Second, America is a country that loves for people to get very sick before getting care. A full 15% of Americans have no insurance. Unfortunately, the other 85% aren't whistling Dixie. A huge percentage of those have coverage that barely covers anything. When they do get sick, their crooked providers refuse to cover anything because of the small print on their policy. Then, they blame the sick customer for not reading the entire policy word-for-word before seeking medical care. Even if they had, it wouldn't have helped since the insurance companies tend to make up stuff as they go alone. A lot of insurance providers refuse to cover anything at the patients' local hospitals. The insurance industry is nothing but government-endorsed organized crime.

To make matters even worse, Medicaid encourages patients to use the Emergency Room as their primary care provider. If you were already poor enough to be on medicaid and it was cheaper to go to the ER than a doctor, where would you go?

Re:

Posted: Thu Jun 28, 2007 9:55 am
by Category 5
Aslkahuna wrote:No, the new job for Emergency Room workers in States like CA and AZ is to provide free health care to illegals.

Steve



That made my morning :roflmao:

Seriously though they should take patients in the order of how serious the problem is. Then nonsense like this doesn't happen.

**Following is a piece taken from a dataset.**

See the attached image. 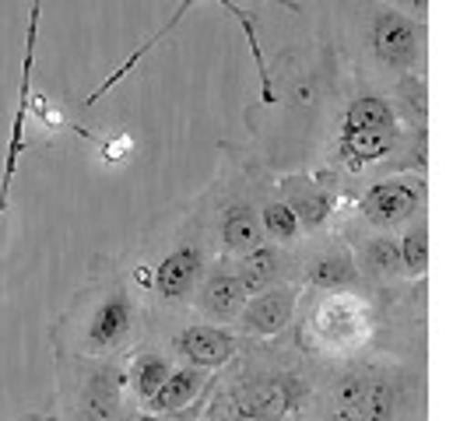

Posted: Thu Jun 28, 2007 12:56 pm
by HollynLA
I don't know about all areas so I'll speak about my area of southeastern Louisiana. We don't have alot of illegals but still have some. Our emergency rooms are filled with those with a hangnail or the sniffles. Why? Most of the patients are on medicaid and just assume go to the ER than to the doctor since they don't have to pay for any of it no matter what. On the other hand, those with medical insurance better make darn sure that their situation is a true emergency or else coverage will be denied for the ER trip. I don't want to stereotype, but many people I know whose children receive medicaid are at the ER quite often even for basic needs that can easily be treated at a doctor's office.